Monday 1 December 2014

The Escape of ArrayList.iterator()

{This post assumes some familiarity with JMH. For more JMH related content start at the new and improved JMH Resources Page and branch out from there!}
Escape Analysis was a much celebrated optimisation added to the JVM in Java 6u23:
"Based on escape analysis, an object's escape state might be one of the following:
  • GlobalEscape – An object escapes the method and thread. For example, an object stored in a static field, or, stored in a field of an escaped object, or, returned as the result of the current method.
  • ArgEscape – An object passed as an argument or referenced by an argument but does not globally escape during a call. This state is determined by analyzing the bytecode of called method.
  • NoEscape – A scalar replaceable object, meaning its allocation could be removed from generated code.

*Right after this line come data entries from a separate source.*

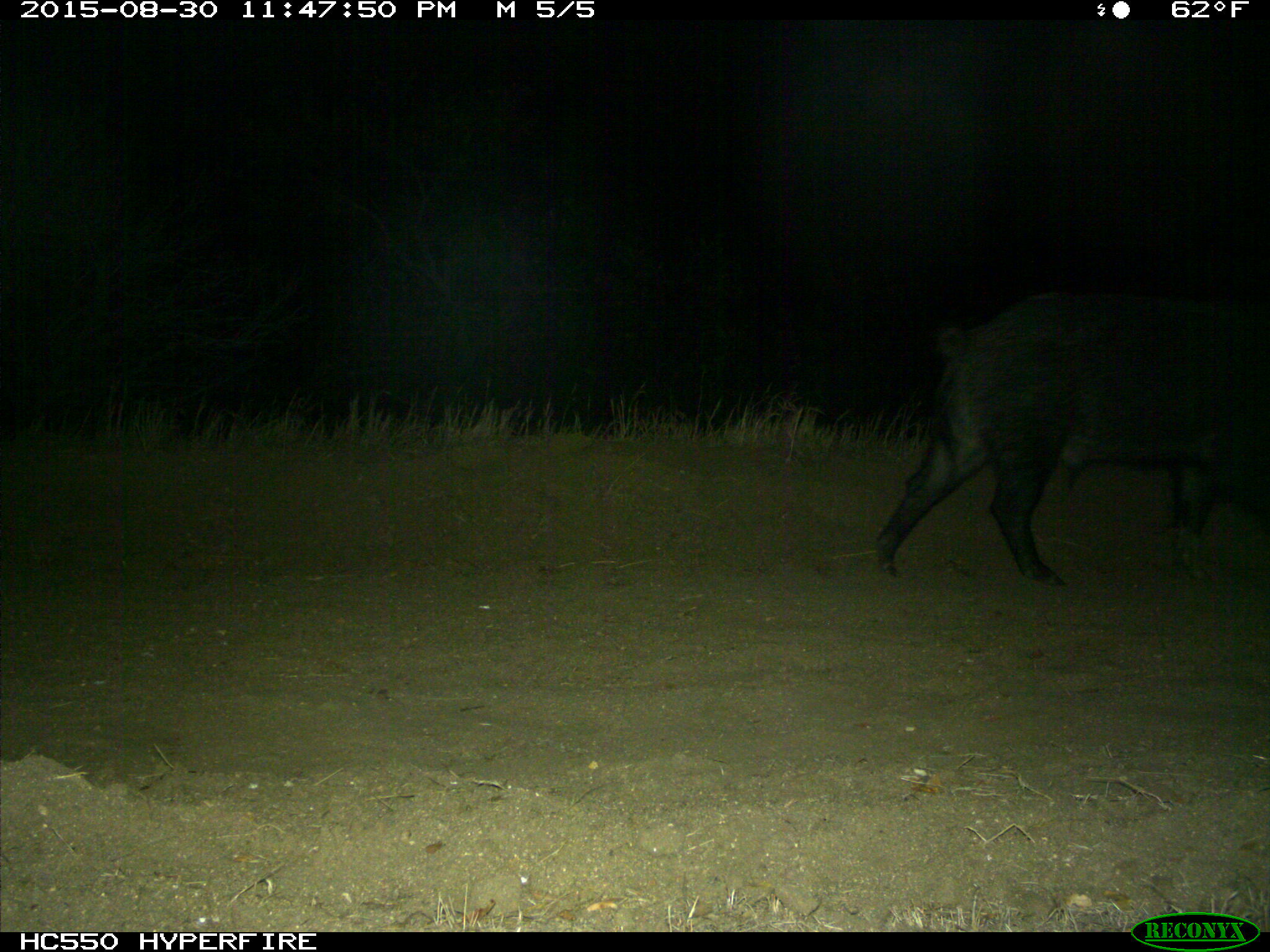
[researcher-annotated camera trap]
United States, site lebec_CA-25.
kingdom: Animalia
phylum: Chordata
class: Mammalia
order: Artiodactyla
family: Suidae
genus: Sus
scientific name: Sus scrofa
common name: wild boar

After escape analysis, the server compiler eliminates scalar replaceable object allocations and associated locks from generated code. The server compiler also eliminates locks for all non-globally escaping objects. It does not replace a heap allocation with a stack allocation for non-globally escaping objects." - from Java 7 performance enhancements 
Alas, proving an object never escapes is a difficult problem, and many people feel they cannot rely on this optimisation to kick in and "do the right thing" for them. Part of the problem is that there is no easy way to discover if a particular allocation has been eliminated (on a debug OpenJDK build one can use -XX:+UnlockDiagnosticVMOptions -XX:+PrintEscapeAnalysis -XX:+PrintEliminateAllocations).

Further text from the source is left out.